Pitt grasped for one more wild instant at the concept of a joke, saw in Murdo’s face that it was not, and lost his temper.

“Hell’s teeth!” he said furiously. “We’ve got two houses in ruins, charred bodies of two brave, kind people—others injured and terrified—and two bloody idiots want to fight a duel over some damnable piece of paper.” He snatched the coat back again and pushed Murdo off the step onto the pavement, slamming the door.
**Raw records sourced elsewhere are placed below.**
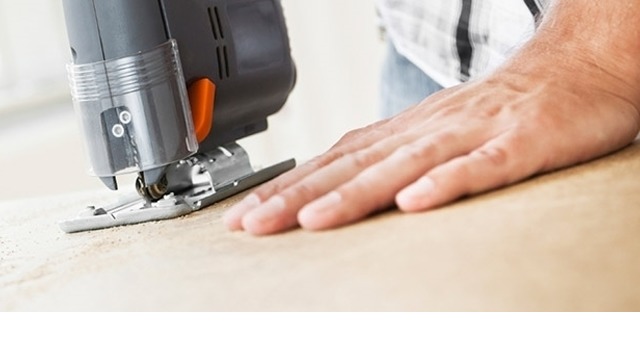 Images Tømrer- & Snedkerfirmaet Poul Mortensen ApS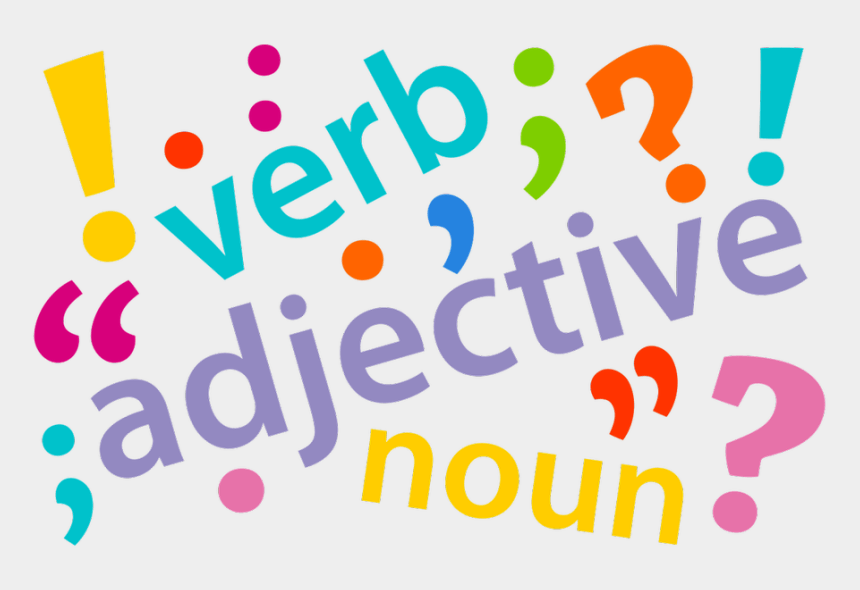 nouns-verbs-and-adjectives-practice-quizizz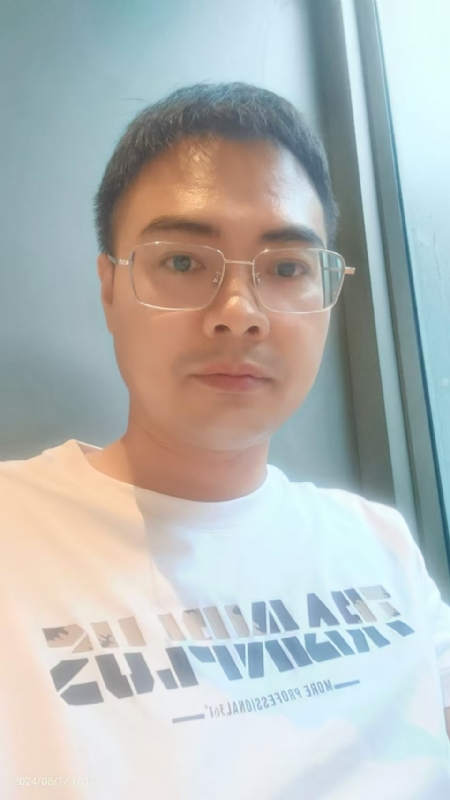 顺遂其心的第一张照片--武平交友网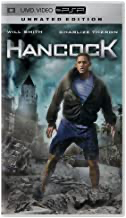 Hancock - UMD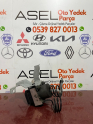 Oto Çıkma Parça / Mitsubishi / Colt / ABS / ABS Beyni / Çıkma Parça 
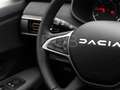 Dacia Jogger Extreme+ TCe 110 7-Sitzer NAVI SHZ PDC Grün - thumbnail 12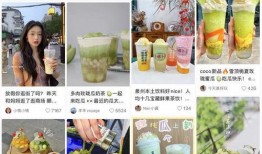 有哪些讨论娱乐吃瓜网站,盘点网友热议的娱乐圈动态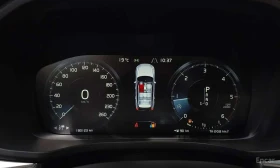 Volvo XC60 D5 Inscription/����������� | Mobile.bg � ����� ������ 8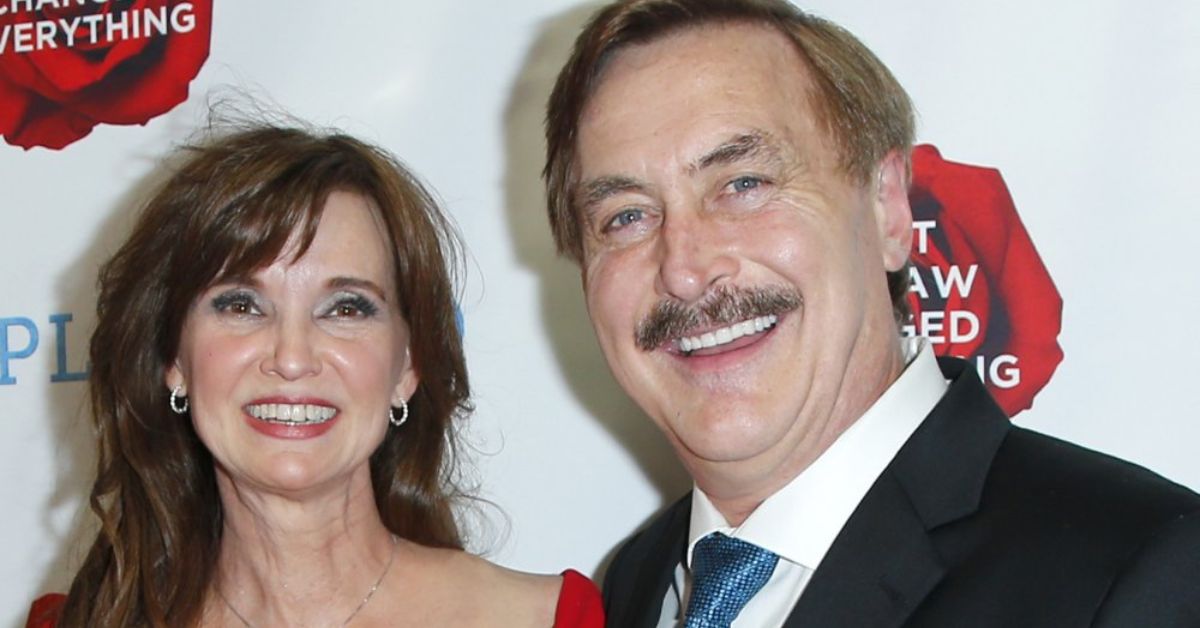 karen-dickey-lindell-net-worth-2026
The cab Murdo had come in was only a few yards away. “Come on!” Pitt yanked the door open and climbed in. “Highgate Road!” he shouted. “I’ll show these two prancing fools what a real fight is! I’ll arrest them for disturbing the Queen’s peace!”

Murdo scrambled in beside him, falling sideways as the cab jerked into motion and only just catching the door as it swung away. “I don’t suppose they’ll hurt each other,” he said lamely.

“Pity.” Pitt was totally without sympathy. “Serve them both right if they were skewered like puddings!” And he rode the rest of the way in furious silence, Murdo not daring to make any further suggestions.

Eventually the cab came to an abrupt halt and Pitt threw open the door and jumped out, leaving the fare to Murdo to pay, and set off across the path through the field, Highgate Road to his left and the wall of the magnificent cemetery to his right. Three hundred yards ahead of him, paced out on the grass, their figures squat in the distance, were five people.

The solid figure of Quinton Pascoe was standing, feet a little apart, a cape slung over one shoulder, the cold, early sun, clear as springwater, on his shock of white hair. In front of him the dew was heavy on the bent heads of the grass, giving the leaves a strange hint of turquoise as the light refracted.

No more than half a dozen yards away, John Dalgetty, dark-headed, his back to the sun, the shadow masking his face, stood with one arm thrown back and a long object raised as if he were about to charge. Pitt thought at first it was a walking stick. The whole thing was palpably ridiculous. He started to run towards them as fast as his long legs would carry him.